§ Work task 1:
Using the wheat forage summary, decide whether each statement agrees with it. Answer yes or no for each, and quote the words from the summary that decide it.
(a) The researchers concluded that smaller weight gains in the first three weeks came from differences in feed digestibility.
(b) The paper was submitted to the Journal of Animal Science.
(c) The paper was accepted for publication in April 2008.
§ Work task 2:
Extend the wheat forage summary, beginning after its final sentence.

(Beginning of Selected text)

|HORN, GERALD - OAES
Submitted to: Journal of Animal Science
Publication Type: Peer Reviewed Journal
Publication Acceptance Date: 4/14/2008
Publication Date: 8/26/2008
Citation: Phillips, W.A., Horn, G.W. 2008. Intake and digestion of wheat forage by stocker calves and lambs. Journal of Animal Science. 86(9):2424-2429.
Interpretive Summary: Grazing wheat pastures with sheep and cattle to obtain relatively high rates of body weight gain prior to entering a feedlot for finishing is a major livestock enterprise in the southern Great Plains region. From previous research, we learned that even though wheat pasture is rich in metabolizable nutrients, sheep and cattle gain very little body weight for the first two to three weeks of grazing. This experiment was conducted to determine if sheep and cattle that are adapted to wheat pasture and are rapidly gaining body weight consume feed or utilize what they eat differently than sheep and cattle that are eating wheat forage for the first time. One or both of these factors might explain why body weight gains of grazing livestock are very low during the initial grazing period. From our observations, we concluded that less body weight gain during the first 3 weeks of grazing is most likely the result of less feed intake by the non-adapted animals and not due to differences in feed digestibility. To maintain a reasonable rate of body weight gain, while animals adapt to a new diet of wheat pasture, producers should provide other feeds that sheep and lambs will readily consume to provide needed energy and protein.

(End of Selected text)
(Beginning of Provided material)

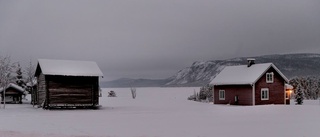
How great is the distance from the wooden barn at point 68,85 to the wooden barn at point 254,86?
20267 mm

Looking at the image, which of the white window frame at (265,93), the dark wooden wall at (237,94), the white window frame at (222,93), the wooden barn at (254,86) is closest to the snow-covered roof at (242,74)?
the wooden barn at (254,86)

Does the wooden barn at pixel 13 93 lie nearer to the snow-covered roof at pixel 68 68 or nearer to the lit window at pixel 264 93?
the snow-covered roof at pixel 68 68

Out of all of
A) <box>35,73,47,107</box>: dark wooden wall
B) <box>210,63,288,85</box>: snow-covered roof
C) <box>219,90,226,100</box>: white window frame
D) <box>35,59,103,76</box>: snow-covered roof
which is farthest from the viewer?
<box>219,90,226,100</box>: white window frame

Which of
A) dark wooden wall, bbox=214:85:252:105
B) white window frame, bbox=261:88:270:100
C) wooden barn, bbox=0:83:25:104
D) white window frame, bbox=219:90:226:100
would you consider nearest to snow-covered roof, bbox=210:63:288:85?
dark wooden wall, bbox=214:85:252:105

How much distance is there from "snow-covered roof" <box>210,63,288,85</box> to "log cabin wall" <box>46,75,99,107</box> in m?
20.5

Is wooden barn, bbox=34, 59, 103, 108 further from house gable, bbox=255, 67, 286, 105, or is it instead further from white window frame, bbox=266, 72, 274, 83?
white window frame, bbox=266, 72, 274, 83

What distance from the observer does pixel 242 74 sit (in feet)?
190

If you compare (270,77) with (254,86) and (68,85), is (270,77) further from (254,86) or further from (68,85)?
(68,85)

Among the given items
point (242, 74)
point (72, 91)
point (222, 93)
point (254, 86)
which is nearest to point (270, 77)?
point (254, 86)

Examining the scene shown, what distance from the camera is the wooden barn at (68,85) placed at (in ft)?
148

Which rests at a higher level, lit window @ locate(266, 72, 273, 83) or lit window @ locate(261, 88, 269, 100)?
lit window @ locate(266, 72, 273, 83)

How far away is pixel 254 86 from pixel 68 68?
2462 centimetres

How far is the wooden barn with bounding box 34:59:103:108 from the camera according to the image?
4522cm

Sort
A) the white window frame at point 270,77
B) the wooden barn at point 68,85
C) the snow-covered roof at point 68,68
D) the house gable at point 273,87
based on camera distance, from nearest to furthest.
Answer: the wooden barn at point 68,85 < the snow-covered roof at point 68,68 < the house gable at point 273,87 < the white window frame at point 270,77
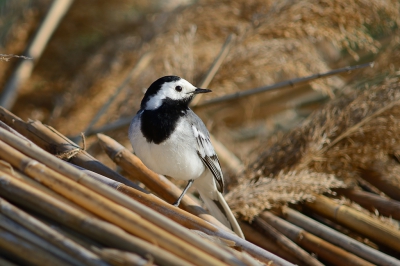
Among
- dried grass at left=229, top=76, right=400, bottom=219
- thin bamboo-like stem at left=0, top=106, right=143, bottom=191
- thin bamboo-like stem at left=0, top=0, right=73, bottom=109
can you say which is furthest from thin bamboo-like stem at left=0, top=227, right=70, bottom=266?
thin bamboo-like stem at left=0, top=0, right=73, bottom=109

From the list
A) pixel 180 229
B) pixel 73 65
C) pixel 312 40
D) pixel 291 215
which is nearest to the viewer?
pixel 180 229

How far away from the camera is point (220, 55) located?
251cm

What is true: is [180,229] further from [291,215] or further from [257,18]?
[257,18]

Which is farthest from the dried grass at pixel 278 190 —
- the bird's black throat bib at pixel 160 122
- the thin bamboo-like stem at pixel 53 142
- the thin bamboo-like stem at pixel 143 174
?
the thin bamboo-like stem at pixel 53 142

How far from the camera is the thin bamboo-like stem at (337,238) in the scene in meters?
1.76

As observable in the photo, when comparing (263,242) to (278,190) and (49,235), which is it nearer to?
(278,190)

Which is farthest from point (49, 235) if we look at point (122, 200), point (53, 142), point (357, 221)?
point (357, 221)

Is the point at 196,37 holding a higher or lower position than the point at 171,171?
higher

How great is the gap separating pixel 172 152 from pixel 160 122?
0.13 m

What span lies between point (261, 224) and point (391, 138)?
0.63 metres

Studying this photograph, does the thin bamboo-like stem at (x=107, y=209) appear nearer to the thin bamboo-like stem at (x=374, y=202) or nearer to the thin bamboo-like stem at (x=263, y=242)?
the thin bamboo-like stem at (x=263, y=242)

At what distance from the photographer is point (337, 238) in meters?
1.91

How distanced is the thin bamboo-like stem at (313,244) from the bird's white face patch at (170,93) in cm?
62

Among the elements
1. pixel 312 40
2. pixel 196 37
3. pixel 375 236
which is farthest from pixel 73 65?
pixel 375 236
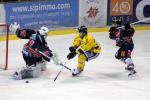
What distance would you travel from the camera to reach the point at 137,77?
8.27 meters

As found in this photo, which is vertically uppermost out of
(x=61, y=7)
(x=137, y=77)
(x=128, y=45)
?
(x=61, y=7)

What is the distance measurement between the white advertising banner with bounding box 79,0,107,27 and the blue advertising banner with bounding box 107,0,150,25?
16 cm

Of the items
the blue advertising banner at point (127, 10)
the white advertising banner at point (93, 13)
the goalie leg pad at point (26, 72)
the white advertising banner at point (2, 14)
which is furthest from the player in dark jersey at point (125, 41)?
the blue advertising banner at point (127, 10)

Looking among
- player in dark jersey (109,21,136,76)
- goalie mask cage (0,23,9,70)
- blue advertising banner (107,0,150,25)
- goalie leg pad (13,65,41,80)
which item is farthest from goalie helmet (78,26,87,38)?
blue advertising banner (107,0,150,25)

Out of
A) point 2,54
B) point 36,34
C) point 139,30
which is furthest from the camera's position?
point 139,30

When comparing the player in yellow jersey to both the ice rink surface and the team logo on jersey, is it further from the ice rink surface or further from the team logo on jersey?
the team logo on jersey

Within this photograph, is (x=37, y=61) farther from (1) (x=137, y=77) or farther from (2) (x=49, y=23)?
(2) (x=49, y=23)

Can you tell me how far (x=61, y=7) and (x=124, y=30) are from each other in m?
4.10

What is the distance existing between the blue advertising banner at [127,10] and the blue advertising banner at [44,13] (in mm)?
963

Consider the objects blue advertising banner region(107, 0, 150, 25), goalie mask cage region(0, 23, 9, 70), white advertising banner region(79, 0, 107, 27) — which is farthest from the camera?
blue advertising banner region(107, 0, 150, 25)

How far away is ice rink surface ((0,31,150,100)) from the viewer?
7.12m

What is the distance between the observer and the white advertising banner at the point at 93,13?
12.3m

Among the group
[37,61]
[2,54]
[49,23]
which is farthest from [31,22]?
[37,61]

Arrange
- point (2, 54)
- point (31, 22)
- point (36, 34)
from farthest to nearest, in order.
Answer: point (31, 22) → point (2, 54) → point (36, 34)
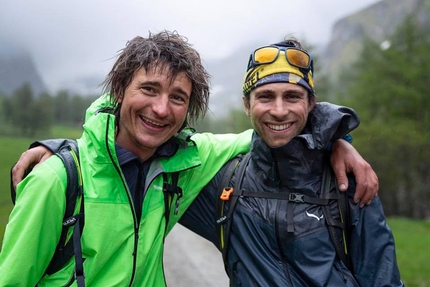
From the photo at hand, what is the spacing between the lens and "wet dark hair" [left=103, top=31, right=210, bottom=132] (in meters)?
3.03

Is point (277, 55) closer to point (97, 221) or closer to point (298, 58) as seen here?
point (298, 58)

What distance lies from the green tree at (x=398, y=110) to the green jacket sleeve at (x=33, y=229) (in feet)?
72.2

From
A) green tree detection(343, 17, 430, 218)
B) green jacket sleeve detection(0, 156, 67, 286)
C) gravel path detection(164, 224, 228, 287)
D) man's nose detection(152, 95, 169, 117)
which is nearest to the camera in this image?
green jacket sleeve detection(0, 156, 67, 286)

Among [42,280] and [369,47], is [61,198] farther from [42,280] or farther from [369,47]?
[369,47]

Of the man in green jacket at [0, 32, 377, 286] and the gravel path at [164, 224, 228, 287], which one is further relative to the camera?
the gravel path at [164, 224, 228, 287]

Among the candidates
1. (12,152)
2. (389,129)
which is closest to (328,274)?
(389,129)

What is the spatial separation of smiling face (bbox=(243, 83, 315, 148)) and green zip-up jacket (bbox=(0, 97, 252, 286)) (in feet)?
1.92

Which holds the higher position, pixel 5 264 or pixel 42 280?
pixel 5 264

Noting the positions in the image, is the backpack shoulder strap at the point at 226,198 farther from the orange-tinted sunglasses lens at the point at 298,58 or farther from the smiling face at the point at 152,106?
the orange-tinted sunglasses lens at the point at 298,58

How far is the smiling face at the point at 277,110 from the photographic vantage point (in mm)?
3230

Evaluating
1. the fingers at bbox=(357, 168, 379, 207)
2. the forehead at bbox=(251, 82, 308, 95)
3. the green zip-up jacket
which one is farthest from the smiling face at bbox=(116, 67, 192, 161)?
the fingers at bbox=(357, 168, 379, 207)

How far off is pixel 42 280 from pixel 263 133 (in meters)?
1.85

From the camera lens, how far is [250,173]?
3402 mm

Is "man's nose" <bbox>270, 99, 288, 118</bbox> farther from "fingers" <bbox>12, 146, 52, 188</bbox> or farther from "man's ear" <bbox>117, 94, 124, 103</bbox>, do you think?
"fingers" <bbox>12, 146, 52, 188</bbox>
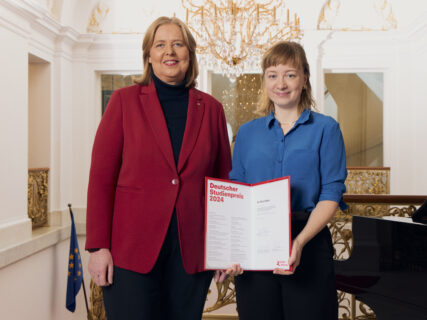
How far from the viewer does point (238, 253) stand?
1744 mm

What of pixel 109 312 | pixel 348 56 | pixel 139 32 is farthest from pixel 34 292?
pixel 348 56

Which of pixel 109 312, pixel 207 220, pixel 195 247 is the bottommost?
pixel 109 312

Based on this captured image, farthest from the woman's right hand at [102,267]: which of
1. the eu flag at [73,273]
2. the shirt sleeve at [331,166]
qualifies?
the eu flag at [73,273]

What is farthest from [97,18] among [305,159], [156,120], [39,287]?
[305,159]

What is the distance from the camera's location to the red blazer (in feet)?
6.07

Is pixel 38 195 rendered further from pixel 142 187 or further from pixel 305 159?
pixel 305 159

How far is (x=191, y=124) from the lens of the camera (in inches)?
76.9

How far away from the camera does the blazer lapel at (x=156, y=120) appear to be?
188 cm

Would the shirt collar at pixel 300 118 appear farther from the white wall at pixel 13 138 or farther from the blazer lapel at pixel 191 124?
the white wall at pixel 13 138

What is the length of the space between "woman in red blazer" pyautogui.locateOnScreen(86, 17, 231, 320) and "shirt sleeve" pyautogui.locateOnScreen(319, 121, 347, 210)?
0.48 meters

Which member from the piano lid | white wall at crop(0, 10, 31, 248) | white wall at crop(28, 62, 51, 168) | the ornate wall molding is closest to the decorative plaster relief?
white wall at crop(28, 62, 51, 168)

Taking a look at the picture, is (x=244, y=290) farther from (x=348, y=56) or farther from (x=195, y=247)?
(x=348, y=56)

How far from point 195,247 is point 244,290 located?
0.26 meters

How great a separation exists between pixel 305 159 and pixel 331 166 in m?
0.10
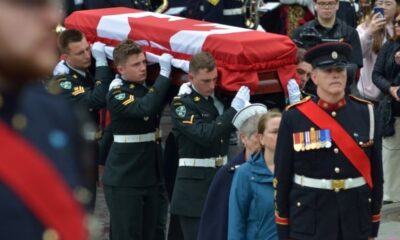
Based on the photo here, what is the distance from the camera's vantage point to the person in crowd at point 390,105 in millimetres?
9164

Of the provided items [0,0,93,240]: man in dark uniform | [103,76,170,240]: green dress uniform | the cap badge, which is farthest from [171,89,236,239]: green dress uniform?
[0,0,93,240]: man in dark uniform

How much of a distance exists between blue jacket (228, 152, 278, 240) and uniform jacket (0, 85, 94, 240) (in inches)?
147

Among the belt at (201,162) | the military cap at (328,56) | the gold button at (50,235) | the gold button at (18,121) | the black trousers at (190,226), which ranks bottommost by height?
the black trousers at (190,226)

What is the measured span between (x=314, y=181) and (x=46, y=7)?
3.97 m

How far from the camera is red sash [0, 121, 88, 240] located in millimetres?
1923

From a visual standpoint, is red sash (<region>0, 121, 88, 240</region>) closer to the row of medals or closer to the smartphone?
the row of medals

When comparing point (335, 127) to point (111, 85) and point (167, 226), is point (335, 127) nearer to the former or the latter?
point (111, 85)

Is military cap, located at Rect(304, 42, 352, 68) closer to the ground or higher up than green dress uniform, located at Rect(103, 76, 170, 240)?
higher up

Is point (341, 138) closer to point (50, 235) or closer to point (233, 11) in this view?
point (50, 235)

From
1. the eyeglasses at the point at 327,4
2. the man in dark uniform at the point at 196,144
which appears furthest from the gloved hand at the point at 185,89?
the eyeglasses at the point at 327,4

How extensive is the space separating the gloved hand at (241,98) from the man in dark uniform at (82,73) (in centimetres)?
121

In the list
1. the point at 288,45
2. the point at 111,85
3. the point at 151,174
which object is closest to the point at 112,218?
the point at 151,174

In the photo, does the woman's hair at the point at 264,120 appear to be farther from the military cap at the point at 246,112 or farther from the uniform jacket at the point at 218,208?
the military cap at the point at 246,112

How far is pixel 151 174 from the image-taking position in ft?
25.6
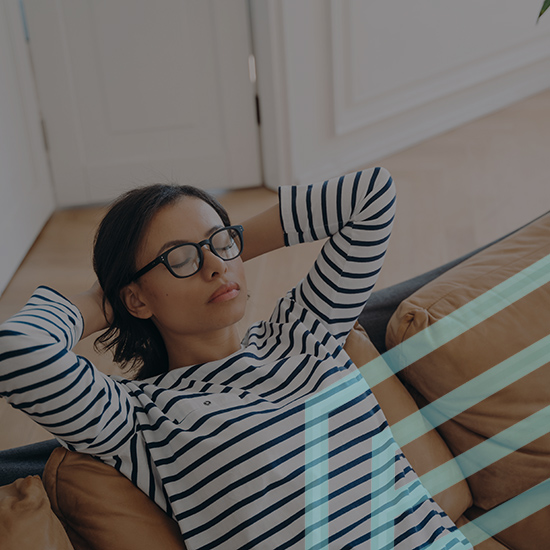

(End of Provided material)

§ Exercise answer 1:
(a) No: "most likely the result of less feed intake by the non-adapted animals and not due to differences in feed digestibility"
(b) Yes: "Submitted to: Journal of Animal Science"
(c) Yes: "Publication Acceptance Date: 4/14/2008"

§ Exercise answer 2:
Technical Abstract: Because wheat forage contains high concentrations of N, NPN, digestible DM, and water, beef cattle and sheep require an adaptation period before positive BW gains are observed. The objective of the present experiment was to determine the impact of length of exposure of lambs and steers to wheat forage on BW gains, N retention, and forage digestibility. Sixteen steer calves (average BW 210 ± 12 kg) and 20 wether lambs (average BW 31.5 ± 2.0 kg) were randomly assigned to one of two treatment groups. Group 1 grazed a wheat pasture for 120-d during the winter, while group 2 as wintered on dormant warm-season grass pastures plus supplemental hay and protein. In the spring (April 05), all lambs and steers grazed wheat pasture for 14 d and were then housed in metabolism stalls and fed harvested wheat forage for 12 d. Data were analyzed for lambs and steers separately as a completely randomized design using animal as the experimental unit. During the 120-d winter period, lambs and steers assigned to graze winter wheat pasture gained BW more rapidly than lambs (147 g vs 119 g/d; P = 0.05) and steers (0.72 kg vs 0.32 kg/d; P = 0.09) assigned to dormant warm-season pastures. Lambs and steers grazing wheat pasture for the first time in the spring had less ADG during the first 14 d than lambs (80 g vs 270 g; P = 0.01) and steers ( 1.06 kg vs 1.83 kg; P = 0.09) that had grazed wheat pastures all winter. Abruptly shifting sheep or cattle to wheat pasture in the spring will result in less BW gain during the first 14 d as compared to grazers that have been adapted to wheat forage. Less ADG is most likely the result of less DM intake by non-adapted animals and not due to diet digestibility or N metabolism.